● **THE TASK**: To complete the exercise, repeat every record exactly as it stands.

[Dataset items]
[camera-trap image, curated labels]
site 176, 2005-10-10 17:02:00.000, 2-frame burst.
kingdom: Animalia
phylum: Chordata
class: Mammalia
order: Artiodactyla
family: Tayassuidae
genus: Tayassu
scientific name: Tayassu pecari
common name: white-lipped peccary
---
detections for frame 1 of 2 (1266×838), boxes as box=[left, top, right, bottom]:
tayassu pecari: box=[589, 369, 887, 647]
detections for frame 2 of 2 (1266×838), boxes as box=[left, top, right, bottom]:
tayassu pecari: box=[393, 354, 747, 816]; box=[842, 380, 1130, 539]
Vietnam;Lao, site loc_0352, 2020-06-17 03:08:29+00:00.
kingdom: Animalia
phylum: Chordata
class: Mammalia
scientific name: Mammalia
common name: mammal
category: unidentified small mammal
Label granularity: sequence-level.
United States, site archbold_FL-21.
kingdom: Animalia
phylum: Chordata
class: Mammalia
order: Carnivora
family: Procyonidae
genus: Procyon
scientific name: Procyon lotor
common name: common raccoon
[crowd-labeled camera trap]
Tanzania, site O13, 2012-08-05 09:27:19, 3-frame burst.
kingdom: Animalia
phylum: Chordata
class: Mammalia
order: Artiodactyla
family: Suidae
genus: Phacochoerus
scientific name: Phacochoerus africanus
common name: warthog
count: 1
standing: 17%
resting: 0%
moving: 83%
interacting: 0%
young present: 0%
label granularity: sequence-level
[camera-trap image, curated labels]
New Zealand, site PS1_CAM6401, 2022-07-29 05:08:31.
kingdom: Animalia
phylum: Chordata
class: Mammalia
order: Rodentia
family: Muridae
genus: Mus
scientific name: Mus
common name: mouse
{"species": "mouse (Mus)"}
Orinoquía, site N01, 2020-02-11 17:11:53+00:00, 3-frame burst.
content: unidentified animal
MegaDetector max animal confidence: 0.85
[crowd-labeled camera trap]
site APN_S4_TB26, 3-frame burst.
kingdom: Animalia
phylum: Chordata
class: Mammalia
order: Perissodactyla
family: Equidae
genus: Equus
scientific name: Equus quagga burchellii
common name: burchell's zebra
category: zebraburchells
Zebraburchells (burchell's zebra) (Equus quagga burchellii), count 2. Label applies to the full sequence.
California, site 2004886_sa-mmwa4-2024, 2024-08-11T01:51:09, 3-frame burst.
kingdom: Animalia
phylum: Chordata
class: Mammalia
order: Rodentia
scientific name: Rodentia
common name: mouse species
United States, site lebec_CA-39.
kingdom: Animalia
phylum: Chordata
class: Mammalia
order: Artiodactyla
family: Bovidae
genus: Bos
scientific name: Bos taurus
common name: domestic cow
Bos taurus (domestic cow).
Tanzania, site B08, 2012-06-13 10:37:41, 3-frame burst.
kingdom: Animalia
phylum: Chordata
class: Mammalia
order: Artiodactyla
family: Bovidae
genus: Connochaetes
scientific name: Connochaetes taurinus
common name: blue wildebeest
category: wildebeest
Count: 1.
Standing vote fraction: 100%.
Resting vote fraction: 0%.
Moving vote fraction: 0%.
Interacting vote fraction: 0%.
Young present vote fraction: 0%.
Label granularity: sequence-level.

● **SOLUTION TO THE PROBLEM**:
[camera-trap image, curated labels]
site 176, 2005-10-10 17:02:00.000, 2-frame burst.
kingdom: Animalia
phylum: Chordata
class: Mammalia
order: Artiodactyla
family: Tayassuidae
genus: Tayassu
scientific name: Tayassu pecari
common name: white-lipped peccary
---
detections for frame 1 of 2 (1266×838), boxes as box=[left, top, right, bottom]:
tayassu pecari: box=[589, 369, 887, 647]
detections for frame 2 of 2 (1266×838), boxes as box=[left, top, right, bottom]:
tayassu pecari: box=[393, 354, 747, 816]; box=[842, 380, 1130, 539]
Vietnam;Lao, site loc_0352, 2020-06-17 03:08:29+00:00.
kingdom: Animalia
phylum: Chordata
class: Mammalia
scientific name: Mammalia
common name: mammal
category: unidentified small mammal
Label granularity: sequence-level.
United States, site archbold_FL-21.
kingdom: Animalia
phylum: Chordata
class: Mammalia
order: Carnivora
family: Procyonidae
genus: Procyon
scientific name: Procyon lotor
common name: common raccoon
[crowd-labeled camera trap]
Tanzania, site O13, 2012-08-05 09:27:19, 3-frame burst.
kingdom: Animalia
phylum: Chordata
class: Mammalia
order: Artiodactyla
family: Suidae
genus: Phacochoerus
scientific name: Phacochoerus africanus
common name: warthog
count: 1
standing: 17%
resting: 0%
moving: 83%
interacting: 0%
young present: 0%
label granularity: sequence-level
[camera-trap image, curated labels]
New Zealand, site PS1_CAM6401, 2022-07-29 05:08:31.
kingdom: Animalia
phylum: Chordata
class: Mammalia
order: Rodentia
family: Muridae
genus: Mus
scientific name: Mus
common name: mouse
{"species": "mouse (Mus)"}
Orinoquía, site N01, 2020-02-11 17:11:53+00:00, 3-frame burst.
content: unidentified animal
MegaDetector max animal confidence: 0.85
[crowd-labeled camera trap]
site APN_S4_TB26, 3-frame burst.
kingdom: Animalia
phylum: Chordata
class: Mammalia
order: Perissodactyla
family: Equidae
genus: Equus
scientific name: Equus quagga burchellii
common name: burchell's zebra
category: zebraburchells
Zebraburchells (burchell's zebra) (Equus quagga burchellii), count 2. Label applies to the full sequence.
California, site 2004886_sa-mmwa4-2024, 2024-08-11T01:51:09, 3-frame burst.
kingdom: Animalia
phylum: Chordata
class: Mammalia
order: Rodentia
scientific name: Rodentia
common name: mouse species
United States, site lebec_CA-39.
kingdom: Animalia
phylum: Chordata
class: Mammalia
order: Artiodactyla
family: Bovidae
genus: Bos
scientific name: Bos taurus
common name: domestic cow
Bos taurus (domestic cow).
Tanzania, site B08, 2012-06-13 10:37:41, 3-frame burst.
kingdom: Animalia
phylum: Chordata
class: Mammalia
order: Artiodactyla
family: Bovidae
genus: Connochaetes
scientific name: Connochaetes taurinus
common name: blue wildebeest
category: wildebeest
Count: 1.
Standing vote fraction: 100%.
Resting vote fraction: 0%.
Moving vote fraction: 0%.
Interacting vote fraction: 0%.
Young present vote fraction: 0%.
Label granularity: sequence-level.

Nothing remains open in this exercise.